2 – L’UTOPIA DEL CUNICOLO STRADALE TECNOLOGICO.

La pianificazione del sottosuolo si afferma concretamente se riesce a limitare i costi sociali che il  fare e il disfare  nella città vengono imposti come oneri al cittadino nel momento in cui si aprono cantieri per la manutenzione o il rinnovo delle reti. Questi interventi sono resi necessari per riparare le rotture e i disservizi che si creano nelle maglie presenti nella città. Ogni cantiere sulla strada rappresenta un nodo che interferisce con il fluire della vita urbana accentuando le difficoltà di movimento e incrementando gli aspetti collaterali che disturbano lo standard sociale e ambientale presente (il quotidiano).

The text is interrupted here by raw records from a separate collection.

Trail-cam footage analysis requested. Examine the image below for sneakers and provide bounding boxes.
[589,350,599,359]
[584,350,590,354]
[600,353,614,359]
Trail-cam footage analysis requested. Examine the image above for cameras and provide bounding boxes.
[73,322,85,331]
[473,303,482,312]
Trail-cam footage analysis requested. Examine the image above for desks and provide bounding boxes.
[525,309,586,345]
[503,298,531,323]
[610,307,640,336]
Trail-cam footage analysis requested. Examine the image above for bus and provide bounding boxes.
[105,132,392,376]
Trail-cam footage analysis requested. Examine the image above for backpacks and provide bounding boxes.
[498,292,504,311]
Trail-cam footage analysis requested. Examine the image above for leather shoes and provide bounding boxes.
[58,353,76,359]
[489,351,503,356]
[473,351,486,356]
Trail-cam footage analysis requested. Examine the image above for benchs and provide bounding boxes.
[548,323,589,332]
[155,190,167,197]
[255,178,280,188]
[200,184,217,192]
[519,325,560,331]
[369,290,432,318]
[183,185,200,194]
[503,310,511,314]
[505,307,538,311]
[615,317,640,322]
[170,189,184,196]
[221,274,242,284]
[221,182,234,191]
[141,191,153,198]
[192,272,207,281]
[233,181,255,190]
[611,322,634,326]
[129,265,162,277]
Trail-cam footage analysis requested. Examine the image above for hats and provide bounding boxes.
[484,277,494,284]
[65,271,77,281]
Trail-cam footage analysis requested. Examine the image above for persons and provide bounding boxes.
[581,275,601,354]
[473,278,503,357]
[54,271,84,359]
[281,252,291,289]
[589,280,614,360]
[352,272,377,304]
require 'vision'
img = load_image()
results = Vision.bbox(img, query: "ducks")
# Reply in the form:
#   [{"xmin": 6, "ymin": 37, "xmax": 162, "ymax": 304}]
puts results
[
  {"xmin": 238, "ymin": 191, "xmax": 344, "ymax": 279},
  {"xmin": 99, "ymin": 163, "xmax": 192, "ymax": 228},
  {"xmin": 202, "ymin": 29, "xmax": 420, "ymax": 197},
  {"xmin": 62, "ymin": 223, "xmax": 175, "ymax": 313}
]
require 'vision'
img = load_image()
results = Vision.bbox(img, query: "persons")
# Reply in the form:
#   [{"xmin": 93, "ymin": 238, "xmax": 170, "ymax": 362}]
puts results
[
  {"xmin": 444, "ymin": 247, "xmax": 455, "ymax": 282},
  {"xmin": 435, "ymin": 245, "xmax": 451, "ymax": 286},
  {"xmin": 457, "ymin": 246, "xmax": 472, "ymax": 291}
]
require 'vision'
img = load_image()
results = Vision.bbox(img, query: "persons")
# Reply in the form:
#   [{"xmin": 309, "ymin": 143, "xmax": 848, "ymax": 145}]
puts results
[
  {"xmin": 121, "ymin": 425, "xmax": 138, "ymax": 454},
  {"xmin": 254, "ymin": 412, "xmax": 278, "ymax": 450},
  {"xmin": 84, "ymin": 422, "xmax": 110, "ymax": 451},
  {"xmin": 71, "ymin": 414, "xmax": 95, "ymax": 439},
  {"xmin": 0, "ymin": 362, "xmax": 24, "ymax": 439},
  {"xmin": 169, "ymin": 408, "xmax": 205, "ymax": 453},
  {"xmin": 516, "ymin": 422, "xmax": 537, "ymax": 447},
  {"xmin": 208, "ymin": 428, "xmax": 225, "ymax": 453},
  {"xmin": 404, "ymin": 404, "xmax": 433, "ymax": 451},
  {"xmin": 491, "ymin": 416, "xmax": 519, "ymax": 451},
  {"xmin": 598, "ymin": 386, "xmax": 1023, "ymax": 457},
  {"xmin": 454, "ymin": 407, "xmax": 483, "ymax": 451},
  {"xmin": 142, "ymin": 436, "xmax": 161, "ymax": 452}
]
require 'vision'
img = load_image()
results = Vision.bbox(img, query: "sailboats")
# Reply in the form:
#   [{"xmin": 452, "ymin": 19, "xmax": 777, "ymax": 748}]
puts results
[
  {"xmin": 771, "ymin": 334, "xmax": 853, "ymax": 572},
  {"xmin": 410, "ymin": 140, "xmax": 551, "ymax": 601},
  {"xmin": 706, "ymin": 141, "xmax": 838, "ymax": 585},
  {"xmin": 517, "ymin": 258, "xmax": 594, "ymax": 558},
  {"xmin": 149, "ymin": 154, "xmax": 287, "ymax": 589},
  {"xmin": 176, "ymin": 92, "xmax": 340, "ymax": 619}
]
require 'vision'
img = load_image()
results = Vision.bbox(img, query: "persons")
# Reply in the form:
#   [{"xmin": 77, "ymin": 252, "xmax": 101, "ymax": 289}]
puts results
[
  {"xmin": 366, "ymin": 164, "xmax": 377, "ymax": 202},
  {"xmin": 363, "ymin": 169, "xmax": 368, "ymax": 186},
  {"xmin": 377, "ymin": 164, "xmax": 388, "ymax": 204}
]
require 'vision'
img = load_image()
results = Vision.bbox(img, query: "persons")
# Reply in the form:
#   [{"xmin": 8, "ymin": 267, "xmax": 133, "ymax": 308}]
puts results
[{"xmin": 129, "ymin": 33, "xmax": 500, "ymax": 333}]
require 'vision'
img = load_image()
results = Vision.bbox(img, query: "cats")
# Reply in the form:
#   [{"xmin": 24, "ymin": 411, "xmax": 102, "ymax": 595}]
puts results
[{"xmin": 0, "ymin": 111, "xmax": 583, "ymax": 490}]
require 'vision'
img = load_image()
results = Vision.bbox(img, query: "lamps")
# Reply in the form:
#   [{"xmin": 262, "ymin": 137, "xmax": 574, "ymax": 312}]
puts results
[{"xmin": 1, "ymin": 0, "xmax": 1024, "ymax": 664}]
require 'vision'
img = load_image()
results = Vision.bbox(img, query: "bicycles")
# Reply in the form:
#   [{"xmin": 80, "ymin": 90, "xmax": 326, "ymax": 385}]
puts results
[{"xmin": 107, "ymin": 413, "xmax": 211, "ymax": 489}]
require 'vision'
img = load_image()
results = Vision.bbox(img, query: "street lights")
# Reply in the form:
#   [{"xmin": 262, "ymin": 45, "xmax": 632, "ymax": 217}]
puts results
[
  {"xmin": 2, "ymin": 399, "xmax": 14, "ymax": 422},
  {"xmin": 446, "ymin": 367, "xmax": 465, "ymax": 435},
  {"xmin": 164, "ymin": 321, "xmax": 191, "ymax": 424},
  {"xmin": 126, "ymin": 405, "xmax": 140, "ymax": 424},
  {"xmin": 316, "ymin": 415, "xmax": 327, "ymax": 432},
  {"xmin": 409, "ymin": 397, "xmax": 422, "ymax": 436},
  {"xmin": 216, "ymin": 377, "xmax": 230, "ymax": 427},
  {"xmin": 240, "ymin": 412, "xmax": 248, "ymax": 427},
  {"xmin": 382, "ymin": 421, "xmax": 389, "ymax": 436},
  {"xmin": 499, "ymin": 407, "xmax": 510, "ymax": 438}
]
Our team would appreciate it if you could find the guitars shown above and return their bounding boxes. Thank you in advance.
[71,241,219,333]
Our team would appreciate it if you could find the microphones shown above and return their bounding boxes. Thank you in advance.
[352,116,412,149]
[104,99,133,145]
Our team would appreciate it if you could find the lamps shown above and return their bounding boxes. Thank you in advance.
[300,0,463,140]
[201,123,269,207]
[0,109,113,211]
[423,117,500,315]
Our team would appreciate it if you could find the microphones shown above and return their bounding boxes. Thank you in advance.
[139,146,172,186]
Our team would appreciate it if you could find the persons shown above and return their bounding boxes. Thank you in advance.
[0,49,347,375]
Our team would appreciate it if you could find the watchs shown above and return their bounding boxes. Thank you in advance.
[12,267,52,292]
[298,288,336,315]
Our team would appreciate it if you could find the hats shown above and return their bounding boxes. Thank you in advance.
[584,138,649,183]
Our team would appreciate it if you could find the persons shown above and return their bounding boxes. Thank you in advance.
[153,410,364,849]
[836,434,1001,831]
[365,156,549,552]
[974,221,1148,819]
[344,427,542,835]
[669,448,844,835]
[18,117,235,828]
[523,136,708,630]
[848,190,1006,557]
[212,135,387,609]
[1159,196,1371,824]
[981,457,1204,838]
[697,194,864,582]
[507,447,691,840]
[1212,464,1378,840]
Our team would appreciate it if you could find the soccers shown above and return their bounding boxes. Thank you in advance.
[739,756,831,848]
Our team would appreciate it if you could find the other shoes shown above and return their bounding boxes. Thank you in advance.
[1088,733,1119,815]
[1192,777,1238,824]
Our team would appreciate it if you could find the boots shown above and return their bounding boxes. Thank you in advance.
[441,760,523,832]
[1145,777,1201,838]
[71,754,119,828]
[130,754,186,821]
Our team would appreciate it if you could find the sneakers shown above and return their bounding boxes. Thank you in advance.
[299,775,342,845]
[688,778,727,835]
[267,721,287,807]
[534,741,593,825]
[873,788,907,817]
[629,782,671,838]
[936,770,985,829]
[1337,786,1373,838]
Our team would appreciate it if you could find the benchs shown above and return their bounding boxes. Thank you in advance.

I costi sociali sono la sommatoria dei disturbi e dei disservizi diretti e indiretti che la città subisce a causa dei cantieri stradali. Essi rappresentano uno spreco economico (congestione, ritardi, disservizi, danni alla strada, rifacimento di opere presenti), un danno ambientale (rumori, emissioni, …) e sociale (incidenti, fastidi alle imprese e alle scuole, al tempo libero, …). La strada è la struttura urbana che permette 24 ore su 24 le relazioni presenti nella città (traffico, mobilità, rapporti di lavoro, parcheggi, incontri, ecc.). Un cantiere sulla strada può essere immaginato come un “corto circuito” al flusso vitale di quella parte urbana interessata.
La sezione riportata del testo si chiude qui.